◆ **Task objective**
All of the data is to be printed exactly, though the images must be left off.

BEGIN Excerpted data

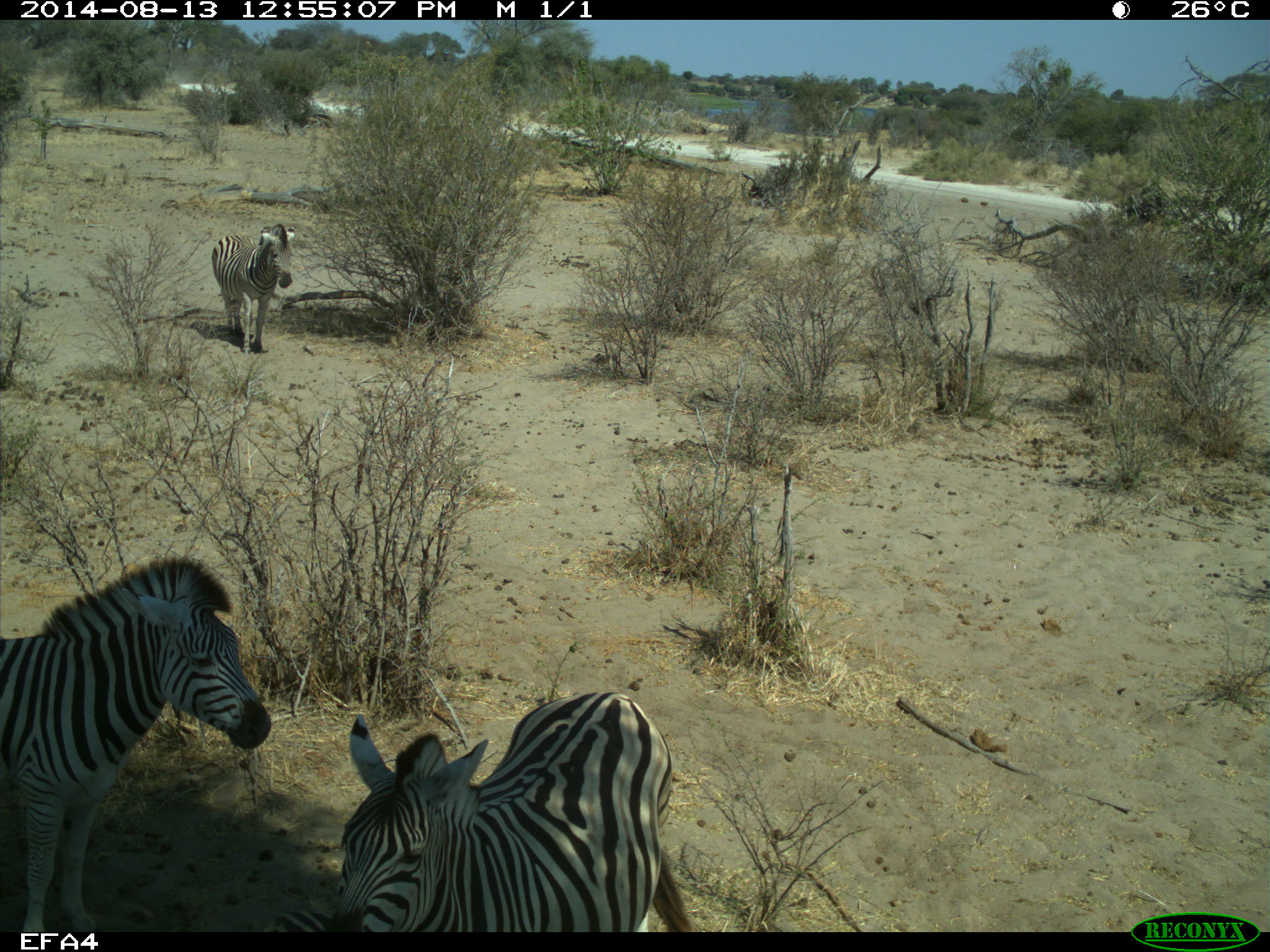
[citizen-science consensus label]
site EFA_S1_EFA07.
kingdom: Animalia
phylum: Chordata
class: Mammalia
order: Perissodactyla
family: Equidae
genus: Equus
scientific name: Equus quagga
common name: plains zebra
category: zebraplains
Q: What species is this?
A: Zebraplains (plains zebra) (Equus quagga).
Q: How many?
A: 3.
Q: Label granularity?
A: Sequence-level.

END Excerpted data

◆ **Answer space**
[citizen-science consensus label]
site EFA_S1_EFA07.
kingdom: Animalia
phylum: Chordata
class: Mammalia
order: Perissodactyla
family: Equidae
genus: Equus
scientific name: Equus quagga
common name: plains zebra
category: zebraplains
Q: What species is this?
A: Zebraplains (plains zebra) (Equus quagga).
Q: How many?
A: 3.
Q: Label granularity?
A: Sequence-level.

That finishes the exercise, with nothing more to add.